Wilson was detained by the train engineer and other Amtrak personnel once the train stopped.
It took roughly an hour for the nearest deputy to arrive on scene, and upon arrival witnessed the train engineer and the passengers holding Wilson on the ground, the documents state.
Wilson was handcuffed, and a fully loaded speedloader and a fully loaded .38 caliber handgun were discovered in his waistband.
A backpack on the train belonging to Wilson was searched, and three additional speed loaders, a box of .38 ammunition, a hammer, a knife, and other objects were found.
Authorities confirmed Wilson was en route from Sacramento to Missouri.
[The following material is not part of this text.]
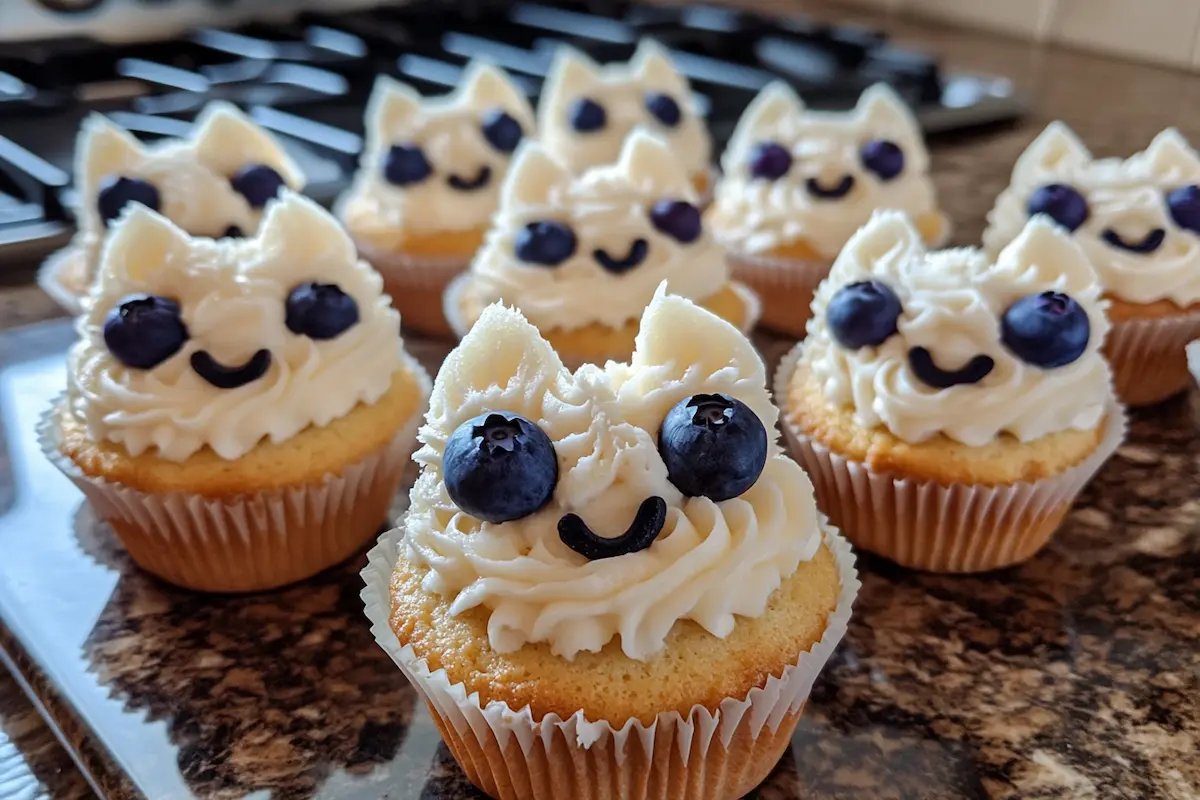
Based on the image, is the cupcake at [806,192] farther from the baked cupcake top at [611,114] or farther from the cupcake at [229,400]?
the cupcake at [229,400]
An FBI investigation into Wilson showed he traveled with members of the "Alt-Right" Neo Nazi group to the protests in Charlottesville, Virginia in August.
In addition, an acquaintance of Wilson told authorities he had expressed "an interest in killing black people."
On Dec. 21, a search warrant for Wilson's residence in Missouri was obtained, and "a tactical vest, 11 AR-15 ammunition magazines with approximately 190 rounds of .223 ammunition, one drum-style ammunition magazine for a rifle, 100 rounds of 9mm ammo, white supremacy documents and paperwork, several additional handgun and rifle magazines, gunpowder, ammunition reloading supplies, and a pressure plate " were located inside a hidden compartment behind his refrigerator.
On Dec. 22, Wilson was ordered to have a competency evaluation and competency hearing, and he was deemed competent to proceed.